Ditambahkan oleh dr. Sri Astuti, menurut WHO 3,9% kebutaan disebabkan oleh kebutaan pada masa anak-anak (chilhood blindness). Masalah kebutaan pada anak-anak merupakan salah satu masalah kesehatan yang dihadapi oleh dunia terutama negara-negara berkembang seperti Indonesia. Sedangkan salah satu penyebab childhood blindness adalah defisiensi vitamin A, disamping penyebab lainnya seperti kelainan kongenital, infeksi neonatorum dan lain-lain.

Menurut dr. Sri Astuti, untuk mengatasi kebutaan pada anak-anak akibat Defisiensi Vitamin A, Depkes telah mengeluarkan kebijakan tentang pemberian kapsul vitamin A secara gratis kepada bayi 6-11 bulan dan anak balita 1-5 tahun.
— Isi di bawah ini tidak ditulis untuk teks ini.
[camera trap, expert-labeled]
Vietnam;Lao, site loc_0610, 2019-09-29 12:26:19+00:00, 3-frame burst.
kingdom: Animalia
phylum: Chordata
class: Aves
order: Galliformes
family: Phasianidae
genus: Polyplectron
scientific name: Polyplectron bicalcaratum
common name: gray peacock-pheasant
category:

Sedangkan untuk mencapai Vision 2020-The Right to Sight, Departemen Kesehatan telah mengembangkan strategi-strategi yang dituangkan dalam Kepmenkes No. 1473/MENKES/SK/2005 tentang Rencana Strategi Nasional Penanggulangan Gangguan Penglihatan dan Kebutaan (Renstranas PGPK).

Adapun strategi nasional PGPK tersebut adalah:

1. Pembentukan Komite Nasional Penanggulangan Gangguan Penglihatan dan Kebutaan (KOMNAS PGPK) Meningkatkan advokasi dan komunikasi dengan LP/LS

2. Menjalin kemitraan untuk penanggulangan gangguan penglihatan dan kebutaan

3. Meningkatkan kualitas dan Kuantitas SDM yang terlibat dalam penanggulangan gangguan penglihatan

4. Meningkatkan manajemen program dan infra struktur untuk penanggulangan gangguan penglihatan dan

5. Mobilisasi sumber daya dan lembaga donor dalam dan luar negeri yang mendukung pelaksanaan penanggulangan gangguan penglihatan dan kebutaan.

Referensi:
Pusat Komunikasi Publik, Sekretariat Jenderal Departemen Kesehatan (11 Oktober 2007). Setiap Menit Satu Anak di Dunia Akan Menjadi Buta. Diunduh dari www.depkes.go.id pada tanggal 15 Oktober 2007.